-- start THE DATA --
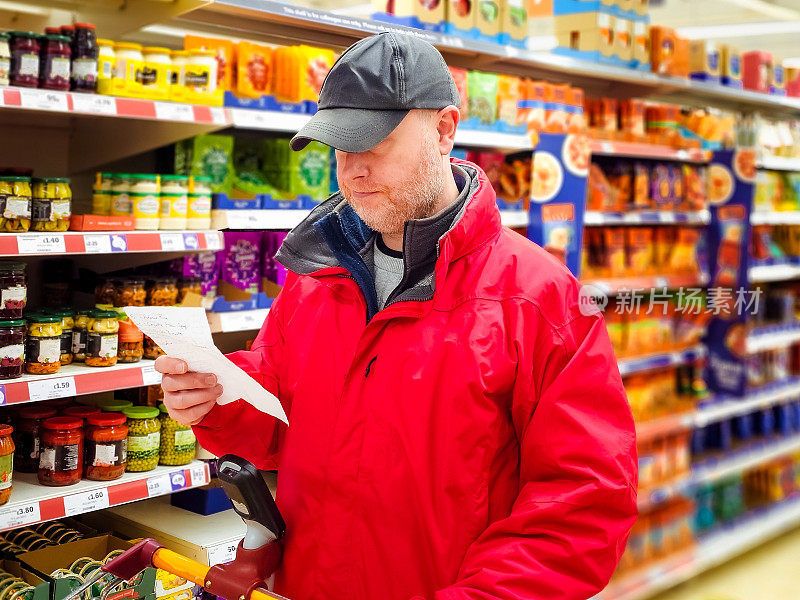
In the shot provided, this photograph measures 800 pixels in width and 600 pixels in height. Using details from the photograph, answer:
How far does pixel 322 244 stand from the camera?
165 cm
-- end THE DATA --
-- start THE DATA --
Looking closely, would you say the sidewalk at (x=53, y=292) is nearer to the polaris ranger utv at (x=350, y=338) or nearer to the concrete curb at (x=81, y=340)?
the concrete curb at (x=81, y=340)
-- end THE DATA --
- WHAT IS REQUIRED -
From the entries above, copy out every line that contains the word "concrete". Case counts, so uppercase and lowercase letters must match.

- REPLY -
Looking closely, would you say the sidewalk at (x=53, y=292) is nearer to the polaris ranger utv at (x=350, y=338) or nearer to the concrete curb at (x=81, y=340)?
the concrete curb at (x=81, y=340)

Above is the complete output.